• _TASK STATEMENT_:
Rewrite all of the entries below with "gothic building facade" switched to "stone building facade" and nothing else changed.

• _INPUT FOR THIS TASK_:
---------------

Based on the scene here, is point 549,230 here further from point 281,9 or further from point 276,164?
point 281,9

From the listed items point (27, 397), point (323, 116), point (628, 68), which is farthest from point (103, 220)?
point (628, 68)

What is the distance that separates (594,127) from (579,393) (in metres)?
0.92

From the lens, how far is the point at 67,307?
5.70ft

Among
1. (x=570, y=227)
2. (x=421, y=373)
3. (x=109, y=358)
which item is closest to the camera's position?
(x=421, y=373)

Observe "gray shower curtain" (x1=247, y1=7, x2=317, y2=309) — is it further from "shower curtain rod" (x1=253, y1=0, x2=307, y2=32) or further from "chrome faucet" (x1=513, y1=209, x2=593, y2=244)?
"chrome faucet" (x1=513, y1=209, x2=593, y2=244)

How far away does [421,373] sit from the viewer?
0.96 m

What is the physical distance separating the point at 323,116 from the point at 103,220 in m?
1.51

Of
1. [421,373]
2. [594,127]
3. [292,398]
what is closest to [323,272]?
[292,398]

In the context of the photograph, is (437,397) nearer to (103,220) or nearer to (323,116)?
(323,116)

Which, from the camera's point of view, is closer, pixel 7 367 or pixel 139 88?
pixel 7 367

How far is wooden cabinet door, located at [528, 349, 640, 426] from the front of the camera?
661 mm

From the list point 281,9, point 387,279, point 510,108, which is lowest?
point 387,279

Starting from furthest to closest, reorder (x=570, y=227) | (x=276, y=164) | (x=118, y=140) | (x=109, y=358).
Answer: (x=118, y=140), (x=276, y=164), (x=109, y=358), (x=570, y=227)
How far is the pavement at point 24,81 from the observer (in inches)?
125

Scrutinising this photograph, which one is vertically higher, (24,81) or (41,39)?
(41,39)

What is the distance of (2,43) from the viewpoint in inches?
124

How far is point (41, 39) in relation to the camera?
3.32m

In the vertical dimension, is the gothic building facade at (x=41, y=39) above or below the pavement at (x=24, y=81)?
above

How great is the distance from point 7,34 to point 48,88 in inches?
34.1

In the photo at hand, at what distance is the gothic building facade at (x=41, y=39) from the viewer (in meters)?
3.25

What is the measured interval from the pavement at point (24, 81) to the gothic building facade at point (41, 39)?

---------------

• _FINAL RESULT_:
Based on the scene here, is point 549,230 here further from point 281,9 or further from point 276,164?
point 281,9

From the listed items point (27, 397), point (323, 116), point (628, 68), which is farthest from point (103, 220)?
point (628, 68)

What is the distance that separates (594,127) from (579,393) (in metres)?
0.92

From the lens, how far is the point at 67,307?
5.70ft

Among
1. (x=570, y=227)
2. (x=421, y=373)
3. (x=109, y=358)
which item is closest to the camera's position?
(x=421, y=373)

Observe "gray shower curtain" (x1=247, y1=7, x2=317, y2=309) — is it further from "shower curtain rod" (x1=253, y1=0, x2=307, y2=32) or further from "chrome faucet" (x1=513, y1=209, x2=593, y2=244)?
"chrome faucet" (x1=513, y1=209, x2=593, y2=244)

How far away does [421,373] sit from the viewer?
0.96 m

What is the physical distance separating the point at 323,116 from the point at 103,220 in m?
1.51

Of
1. [421,373]
2. [594,127]
3. [292,398]
what is closest to [323,272]?
[292,398]

In the context of the photograph, is (437,397) nearer to (103,220) or nearer to (323,116)?
(323,116)

Which, from the camera's point of view, is closer, pixel 7 367 or pixel 139 88?
pixel 7 367

How far is wooden cabinet door, located at [528, 349, 640, 426] from the front of the camera?
661 mm

From the list point 281,9, point 387,279, point 510,108, which is lowest?
point 387,279

Starting from furthest to closest, reorder (x=570, y=227) | (x=276, y=164) | (x=118, y=140) | (x=109, y=358).
Answer: (x=118, y=140), (x=276, y=164), (x=109, y=358), (x=570, y=227)
How far is the pavement at point 24,81 from the observer (in inches)?
125

Scrutinising this photograph, which one is vertically higher, (24,81) or (41,39)?
(41,39)

What is the distance of (2,43) from the viewpoint in inches?
124

How far is point (41, 39) in relation to the camera?
3.32m

In the vertical dimension, is the stone building facade at (x=41, y=39) above or below the pavement at (x=24, y=81)?
above

How great is the distance from point 7,34 to point 48,88 in inches?
34.1

In the photo at hand, at what distance is the stone building facade at (x=41, y=39) from the viewer (in meters)?
3.25

What is the measured interval from the pavement at point (24, 81) to the stone building facade at point (41, 39)?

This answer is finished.